(QUOTED PASSAGE)
:::::
From section 2.10 in [1], the predictive variance at \boldsymbol{\tilde{x}} is given by:

\tilde{\sigma}^2(\tilde{\boldsymbol{x}}) = \widehat{\sigma^2} \tilde{\boldsymbol{x}}^T \left( \mathbf{X}^T\mathbf{X} \right)^{-1} \tilde{\boldsymbol{x}}

Effective Quadratures does something similar, however with orthogonal polynomials:

f(\tilde{\boldsymbol{x}};w)\approx \sum_{k=1}^K w_k p_k(\tilde{\boldsymbol{x}})

where Poly.get_coefficients() returns the vector polynomial coefficients \boldsymbol{w}, and Poly.get_poly() returns the polynomial basis functions p_k(\tilde{\boldsymbol{x}}). Poly.get_polyfit() evaluates the function f(\tilde{\boldsymbol{x}};w), as shown in Figure 1.

Figure 1: 8th order 1D polynomial approximation from Effective Quadratures

In this notebook, the aforementioned predictive variance calculation is extended to the EQ orthogonal polynomials. In Figure 2, the resulting \pm 2\widetilde{\sigma} confidence intervals are added, and compared to the those obtained from numpy.polyfit().

Figure 2: 8th order 1D polynomial approximation from Effective Quadratures, with 2\tilde{\sigma} confidence intervals

## Use cases

The obtained confidence intervals will be useful for determining uncertainty in our polynomial approximations. Additionally they may guide the selection of polynomial order, and in determining where additional training data is needed.

## Todo’s

1. The predictive variance calculation is currently using the estimated (empirical) variance \widehat{\sigma^2}, which is equivalent to the root mean squared error at the training points (from Section 2.72 in [1]) \widehat{\sigma^2} = \frac{1}{N}\sum_{n=1}^N \left(y_n - \boldsymbol{x}^T\hat{\mathbf{w}} \right). In some cases it might be preferable to specify the true variance \sigma^2, for example in cases where we know the mean and variance from experimental measurements, but don’t have discreet observations.

2. For 1D I have crudely validated by comparing to numpy.polyfit(). I have implemented the above in 2D in this notebook but haven’t validated. Both could do with more rigorous validation (and unit tests).
:::::
(DATA BLOCK)
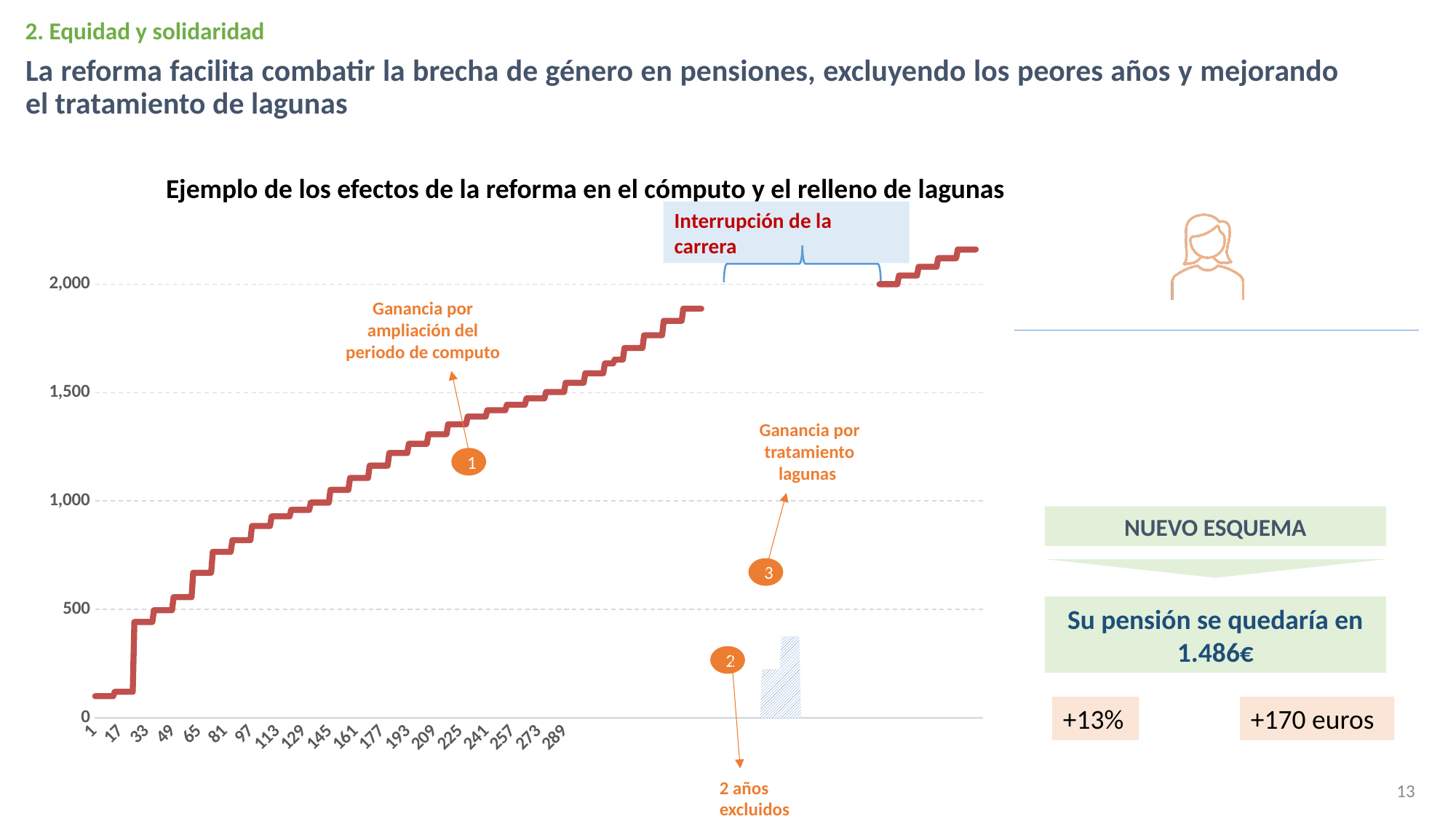
Is the value of the line at x = 97 greater or less than 500? greater Is the value of the line at its right-hand end greater or less than 2,000? greater Is the value of the line at x = 1 greater or less than 500? less Do the values of the line generally rise or fall along the x axis? rise What kind of chart is shown on the slide? line chart What is the last label shown on the x axis? 289 What is the title of the chart? Ejemplo de los efectos de la reforma en el cómputo y el relleno de lagunas What is the highest value labelled on the y axis? 2,000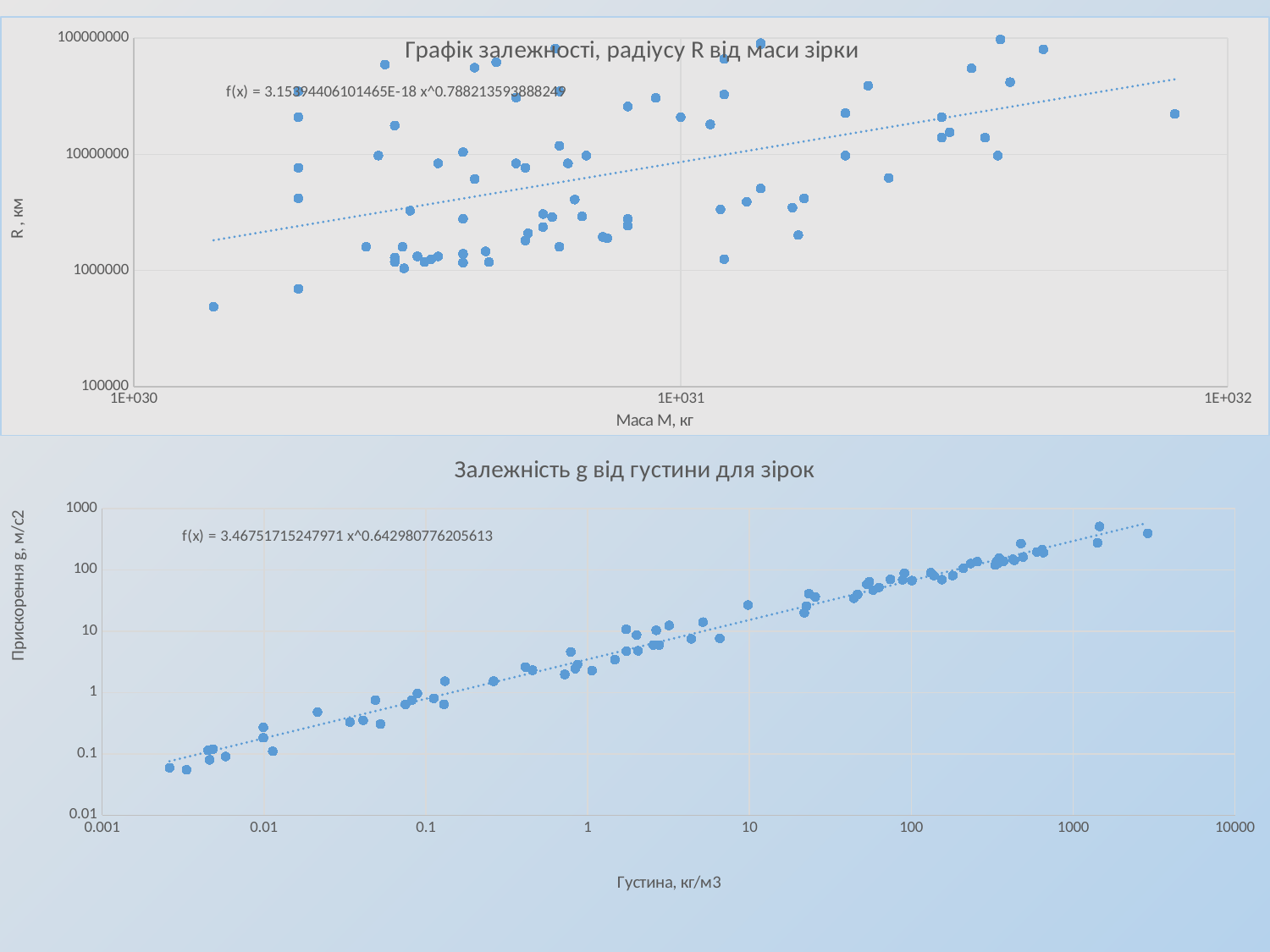
In the bottom chart "Залежність g від густини для зірок", is the lowest plotted value of g greater or less than 0.1? less In the top chart "Графік залежності, радіусу R від маси зірки", does the trendline rise or fall as mass increases along the x axis? rise What is the title of the bottom chart on the slide? Залежність g від густини для зірок In the top chart "Графік залежності, радіусу R від маси зірки", is the highest plotted value of R greater or less than 10000000? greater In the bottom chart "Залежність g від густини для зірок", is the highest plotted value of g greater or less than 100? greater What is the y-axis label of the top chart "Графік залежності, радіусу R від маси зірки"? R , км What kind of chart is the bottom chart titled "Залежність g від густини для зірок"? scatter chart In the bottom chart "Залежність g від густини для зірок", do the values of g rise or fall as density increases along the x axis? rise What kind of chart is the top chart titled "Графік залежності, радіусу R від маси зірки"? scatter chart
:::::
Continue the write-up on predictive variance for Effective Quadratures polynomial fits, picking up after its final sentence.

3. Merging into develop branch when ready.

This is great @ascillitoe! Below I’m pasting some code which should be useful for the case where the data itself has some uncertainty. More specifically, let \boldsymbol{\Sigma} be the covariance matrix associated with the measurements. Then we can estimate the covariance in the polynomial coefficients, via \boldsymbol{\Sigma}_{\boldsymbol{X}} = \boldsymbol{Q} \boldsymbol{\Sigma} \boldsymbol{Q}^T, where \boldsymbol{Q} is the pseudoinverse of the weighted orthogonal polynomial matrix \boldsymbol{Q} = \left( \boldsymbol{A}^{T} \boldsymbol{A} \right)^{-1} \boldsymbol{A}^{T} where \boldsymbol{A} = \boldsymbol{W}^{T} \boldsymbol{P}^{T}.

    from copy import deepcopy

# Now what if we had a covariance matrix of noise?
noise_variance = np.random.rand(N) * 0.01
noise_variance[0] =  10. * noise_variance[0] # amplifing the noise associated with some values!
noise_variance[32] = 13. * noise_variance[32]

Sigma = np.diag(noise_variance) # a diagonal matrix need not be assumed.

def inv(M):
"""
M: numpy matrix.
"""
ll, mm = M.shape
M2 = deepcopy(M) + 1e-10 * np.eye(ll)
L = np.linalg.cholesky(M2)
inv_L = np.linalg.inv(L)
inv_M = inv_L.T @ inv_L
return inv_M

# On the training data!
A = np.dot(W, P.T)
Q = np.dot( inv( np.dot(A.T, A) ), A.T)

# On the testing data (omit weights!)
testing_points = xtest.reshape(-1,1)
Po = poly.get_poly(testing_points)
Ao = Po.T

# Propagating the uncertainties!
Sigma_X = np.dot( np.dot(Q, Sigma), Q.T)
Sigma_F = np.dot( np.dot(Ao, Sigma_X), Ao.T)
two_std_F = 1.96 * np.sqrt( np.diag(Sigma_F) )

# Plot!
fig = plt.figure(figsize=(10,6))
ax.plot(x, y, 'ro',label='Training points w/ 2$\sigma$ errors')
ax.errorbar(x, y, 1.96 * np.sqrt(noise_variance), fmt='ro', ecolor='k', capthick=1, capsize=8)
ax.fill_between(xtest, ytest+two_std_F, ytest-two_std_F, alpha=.25,color='C0',label='EQ 2$\sigma$')
ax.plot(xtest, ytest,'-C0',label='EQ')
ax.axis('tight')
ax.set_xlim([-1.5,1.5])
ax.set_ylim([-2,2])
ax.legend()
plt.show()


This yields the plot below.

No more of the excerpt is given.